- [Given task]
Copy the passage from the TwitBlock scoring explanation word for word, from "Some people have" through "standard TwitBlock scan.", inclusive.

- [Excerpted passage]
[Begin]

A detailed explanation of the scoring mechanism used by TwitBlock.
Some people have complained that they get a high spam score and point out that they are not spammers. There are a number of important things to note about this.
- This software is in alpha – these indicators and the scoring mechanisms attached to them will change.
- As the system gathers data it will rely less on heuristics and more on cross-referencing (e.g. how many people have blocked an account)
- Some of these tests are only indicators of automation, not specifically of malicious behaviour.
- The spam rating has no limit – Scoring 40 may be high for a “legimate” account, but in a list with real spammers scoring 300+ you’ll be way down the bottom.
- If you display characteristics of a spammer then perhaps this amounts to the same thing as being a spammer. Most normal users score zero.
Roughly in order of accuracy, here are the 8 tests currently performed in the standard TwitBlock scan.

[End]

- [Records supplied]
[Begin]

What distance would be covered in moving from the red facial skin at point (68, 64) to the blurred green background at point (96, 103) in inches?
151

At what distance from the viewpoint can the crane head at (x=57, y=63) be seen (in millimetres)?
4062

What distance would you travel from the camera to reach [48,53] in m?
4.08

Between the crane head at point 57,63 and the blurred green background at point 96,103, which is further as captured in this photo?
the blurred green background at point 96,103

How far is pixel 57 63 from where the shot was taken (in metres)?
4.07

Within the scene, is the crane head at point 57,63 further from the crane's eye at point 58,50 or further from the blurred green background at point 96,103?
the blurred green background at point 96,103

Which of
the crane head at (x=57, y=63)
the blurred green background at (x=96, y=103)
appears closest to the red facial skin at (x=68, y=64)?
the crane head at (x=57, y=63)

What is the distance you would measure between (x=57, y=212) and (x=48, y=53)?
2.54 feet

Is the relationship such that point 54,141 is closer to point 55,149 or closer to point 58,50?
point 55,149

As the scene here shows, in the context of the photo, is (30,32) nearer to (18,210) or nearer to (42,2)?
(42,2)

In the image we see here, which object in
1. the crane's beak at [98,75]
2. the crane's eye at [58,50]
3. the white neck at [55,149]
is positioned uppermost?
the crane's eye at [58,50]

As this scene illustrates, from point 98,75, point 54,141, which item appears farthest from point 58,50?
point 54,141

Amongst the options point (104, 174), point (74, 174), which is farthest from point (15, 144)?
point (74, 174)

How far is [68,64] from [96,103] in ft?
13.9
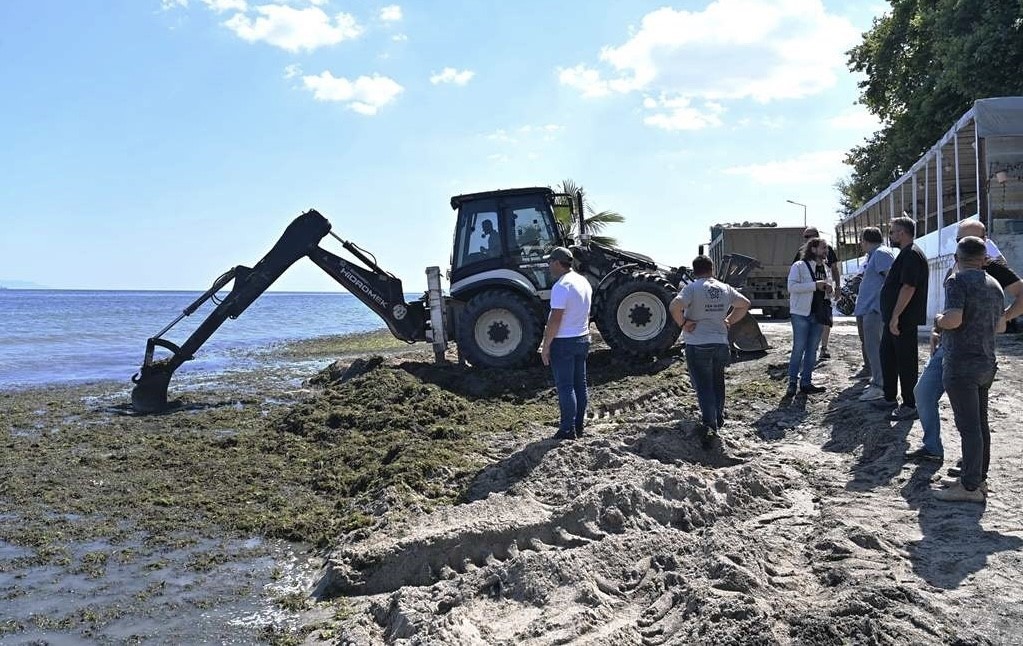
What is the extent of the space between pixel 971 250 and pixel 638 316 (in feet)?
22.5

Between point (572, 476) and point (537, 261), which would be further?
point (537, 261)

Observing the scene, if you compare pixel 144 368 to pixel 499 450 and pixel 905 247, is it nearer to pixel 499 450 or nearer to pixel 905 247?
pixel 499 450

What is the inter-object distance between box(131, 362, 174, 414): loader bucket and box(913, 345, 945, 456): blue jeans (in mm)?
9578

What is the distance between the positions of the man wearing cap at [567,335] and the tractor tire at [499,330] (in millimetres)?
4760

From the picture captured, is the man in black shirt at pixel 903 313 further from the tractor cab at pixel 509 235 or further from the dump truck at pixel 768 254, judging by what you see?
the dump truck at pixel 768 254

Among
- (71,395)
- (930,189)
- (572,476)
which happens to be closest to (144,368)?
(71,395)

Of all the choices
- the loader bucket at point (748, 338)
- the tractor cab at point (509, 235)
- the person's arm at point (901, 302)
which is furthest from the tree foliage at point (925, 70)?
the person's arm at point (901, 302)

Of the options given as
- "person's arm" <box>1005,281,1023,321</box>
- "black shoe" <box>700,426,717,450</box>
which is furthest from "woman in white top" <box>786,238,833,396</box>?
"person's arm" <box>1005,281,1023,321</box>

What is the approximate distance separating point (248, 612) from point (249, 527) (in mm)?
1530

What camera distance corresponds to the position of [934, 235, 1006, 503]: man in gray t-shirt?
492cm

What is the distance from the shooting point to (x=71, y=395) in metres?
13.5

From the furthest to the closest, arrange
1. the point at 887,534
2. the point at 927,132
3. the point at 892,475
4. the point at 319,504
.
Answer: the point at 927,132 < the point at 319,504 < the point at 892,475 < the point at 887,534

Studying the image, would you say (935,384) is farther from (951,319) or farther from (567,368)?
(567,368)

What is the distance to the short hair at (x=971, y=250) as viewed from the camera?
4.95 meters
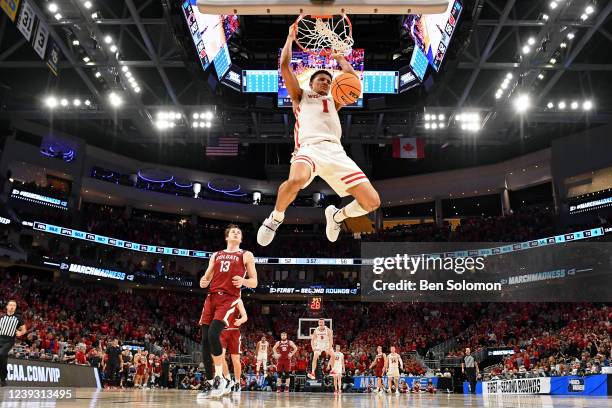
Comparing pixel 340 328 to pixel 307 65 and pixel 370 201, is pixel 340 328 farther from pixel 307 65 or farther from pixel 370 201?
pixel 370 201

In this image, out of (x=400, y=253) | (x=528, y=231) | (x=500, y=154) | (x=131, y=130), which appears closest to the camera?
(x=131, y=130)

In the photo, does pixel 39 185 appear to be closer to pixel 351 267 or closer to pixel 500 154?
pixel 351 267

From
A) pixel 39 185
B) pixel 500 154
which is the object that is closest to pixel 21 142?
pixel 39 185

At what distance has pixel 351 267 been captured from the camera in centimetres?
4272

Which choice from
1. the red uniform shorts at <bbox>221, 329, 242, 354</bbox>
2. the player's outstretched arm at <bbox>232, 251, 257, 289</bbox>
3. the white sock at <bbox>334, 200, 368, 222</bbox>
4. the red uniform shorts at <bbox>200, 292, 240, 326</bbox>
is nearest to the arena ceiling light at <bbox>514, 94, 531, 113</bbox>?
the white sock at <bbox>334, 200, 368, 222</bbox>

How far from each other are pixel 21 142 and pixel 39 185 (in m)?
2.88

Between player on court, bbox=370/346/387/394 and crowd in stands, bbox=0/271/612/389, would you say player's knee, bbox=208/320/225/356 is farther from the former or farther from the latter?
crowd in stands, bbox=0/271/612/389

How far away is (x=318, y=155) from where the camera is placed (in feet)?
19.7

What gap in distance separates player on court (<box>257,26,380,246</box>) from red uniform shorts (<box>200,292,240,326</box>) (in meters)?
1.21

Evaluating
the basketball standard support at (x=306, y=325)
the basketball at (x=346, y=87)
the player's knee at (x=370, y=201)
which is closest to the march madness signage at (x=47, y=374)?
the player's knee at (x=370, y=201)

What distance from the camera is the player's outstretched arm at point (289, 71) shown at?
6.19m

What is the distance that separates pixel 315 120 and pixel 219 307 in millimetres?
2774

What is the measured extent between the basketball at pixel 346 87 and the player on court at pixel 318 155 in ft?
0.30

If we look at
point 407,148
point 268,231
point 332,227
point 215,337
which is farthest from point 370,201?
point 407,148
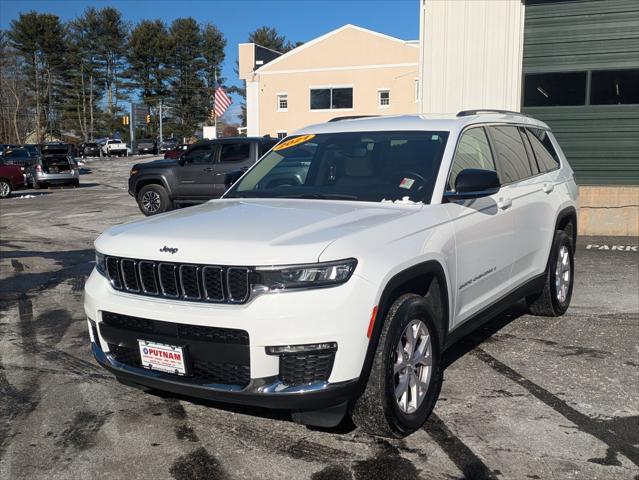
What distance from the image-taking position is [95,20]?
83.4 m

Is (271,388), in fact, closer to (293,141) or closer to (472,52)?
(293,141)

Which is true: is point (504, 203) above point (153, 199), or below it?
above

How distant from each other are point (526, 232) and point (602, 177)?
339 inches

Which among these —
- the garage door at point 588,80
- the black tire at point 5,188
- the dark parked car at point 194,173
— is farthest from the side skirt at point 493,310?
the black tire at point 5,188

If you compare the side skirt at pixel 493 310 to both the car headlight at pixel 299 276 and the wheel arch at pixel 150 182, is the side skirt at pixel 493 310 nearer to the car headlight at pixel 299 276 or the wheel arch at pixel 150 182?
the car headlight at pixel 299 276

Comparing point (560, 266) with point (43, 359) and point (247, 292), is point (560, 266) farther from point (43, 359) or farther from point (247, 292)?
point (43, 359)

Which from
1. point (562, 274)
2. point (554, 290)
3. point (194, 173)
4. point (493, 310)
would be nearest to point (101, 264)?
point (493, 310)

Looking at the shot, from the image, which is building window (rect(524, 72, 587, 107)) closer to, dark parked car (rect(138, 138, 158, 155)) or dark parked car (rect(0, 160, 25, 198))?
dark parked car (rect(0, 160, 25, 198))

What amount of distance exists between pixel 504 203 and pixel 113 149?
6228cm

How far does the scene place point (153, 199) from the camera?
16078 mm

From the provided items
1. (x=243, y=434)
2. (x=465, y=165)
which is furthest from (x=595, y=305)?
(x=243, y=434)

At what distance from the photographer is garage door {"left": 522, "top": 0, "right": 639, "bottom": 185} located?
1285cm

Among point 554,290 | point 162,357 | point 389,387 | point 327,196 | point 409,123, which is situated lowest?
point 554,290

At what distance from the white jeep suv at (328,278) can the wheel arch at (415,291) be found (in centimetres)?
1
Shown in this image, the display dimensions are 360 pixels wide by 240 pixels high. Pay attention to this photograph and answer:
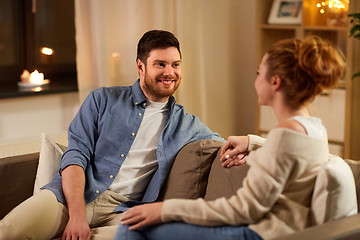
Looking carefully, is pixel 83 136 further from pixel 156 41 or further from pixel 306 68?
pixel 306 68

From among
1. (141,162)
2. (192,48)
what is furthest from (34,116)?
(141,162)

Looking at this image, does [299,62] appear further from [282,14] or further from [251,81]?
[251,81]

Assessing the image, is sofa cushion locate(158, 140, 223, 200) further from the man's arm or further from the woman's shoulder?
the woman's shoulder

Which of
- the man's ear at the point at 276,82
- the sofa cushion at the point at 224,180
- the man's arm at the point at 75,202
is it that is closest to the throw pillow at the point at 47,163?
the man's arm at the point at 75,202

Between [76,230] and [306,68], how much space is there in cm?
103

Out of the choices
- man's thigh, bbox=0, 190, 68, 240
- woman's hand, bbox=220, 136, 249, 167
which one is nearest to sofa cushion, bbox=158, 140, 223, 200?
A: woman's hand, bbox=220, 136, 249, 167

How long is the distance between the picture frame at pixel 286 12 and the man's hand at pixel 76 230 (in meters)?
2.47

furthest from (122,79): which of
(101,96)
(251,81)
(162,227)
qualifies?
(162,227)

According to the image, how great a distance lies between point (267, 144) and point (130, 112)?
1.01m

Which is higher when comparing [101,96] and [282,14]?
[282,14]

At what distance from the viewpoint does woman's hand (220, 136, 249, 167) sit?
1.95m

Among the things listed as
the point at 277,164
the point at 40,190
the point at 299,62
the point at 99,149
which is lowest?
the point at 40,190

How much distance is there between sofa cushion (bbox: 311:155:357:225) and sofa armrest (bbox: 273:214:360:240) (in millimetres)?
30

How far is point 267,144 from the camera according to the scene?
4.79 feet
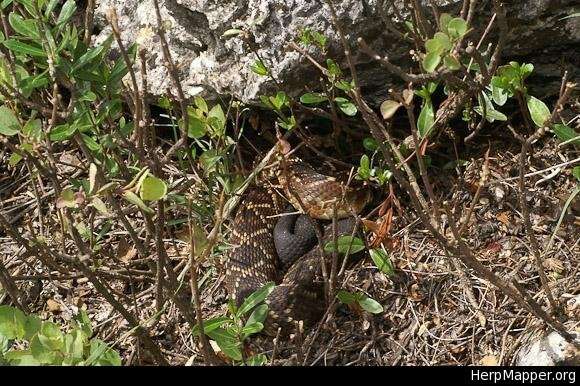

[End]

- [Response to the exercise]
Some people have complained that they get a high spam score and point out that they are not spammers. There are a number of important things to note about this.
- This software is in alpha – these indicators and the scoring mechanisms attached to them will change.
- As the system gathers data it will rely less on heuristics and more on cross-referencing (e.g. how many people have blocked an account)
- Some of these tests are only indicators of automation, not specifically of malicious behaviour.
- The spam rating has no limit – Scoring 40 may be high for a “legimate” account, but in a list with real spammers scoring 300+ you’ll be way down the bottom.
- If you display characteristics of a spammer then perhaps this amounts to the same thing as being a spammer. Most normal users score zero.
Roughly in order of accuracy, here are the 8 tests currently performed in the standard TwitBlock scan.